Over my many years of teaching this parable, I’ve heard many people characterize the wise bridesmaids as “un-Christian” because they said “no” to the request for help from their needy sisters.
• I hope this reading of the parable helps you understand that sometimes faithfulness requires us to say “no” to otherwise good people and causes that need our help.
• This applies not only to us as individual disciples, but to our congregations as well.

Questions for reflection
• It is now nearly 2,000 years after the death of Jesus, and most of us seldom think about being “prepared” for his return. What if Jesus did return this week – would he recognize you as his faithful disciple, awake and prepared, with plenty of oil fueling your lamp? What else might you need to do to be prepared for greeting him?
• Can you identify a time in your life when you said “yes” to a calling from God, and later realized that you really did not have the time or energy to carry out the task satisfactorily? Can you identify a time when you said “no” to a calling and later recognized the wisdom of your decision?
• Apply these questions to the life of your congregation. What do you discover?

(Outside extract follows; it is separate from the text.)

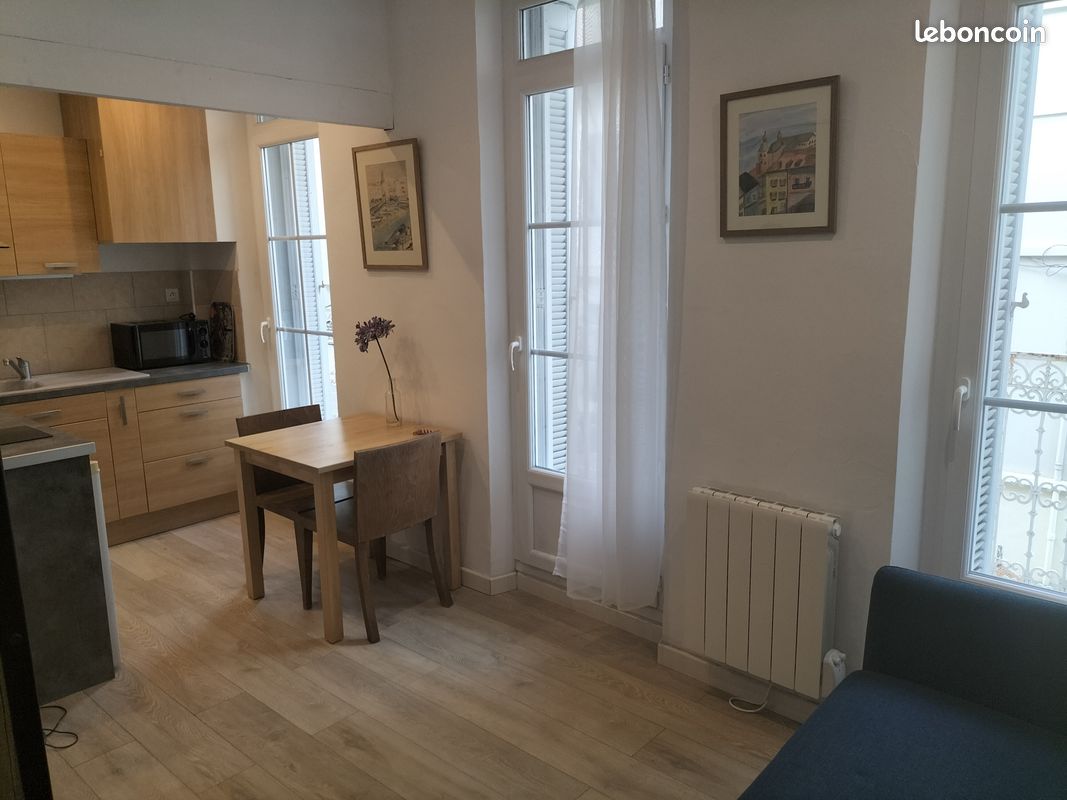 استوديو في Toulon, France رقم 326006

• What hinders you from wisely saying “no” to some callings that come your way?

Prayer
Generous and merciful God, who desires that I remain always prepared to greet my
Lord at his return: grant me the patience and wisdom to discern regularly how much
oil is fueling the lamp that is my life of discipleship; guide me to say “yes” to
callings I am prepared to fulfill, and strengthen me to say “no” to those callings that
will consume my time and energy and cause my lamp to burn out; this I pray in the name of my Lord Jesus Christ. Amen.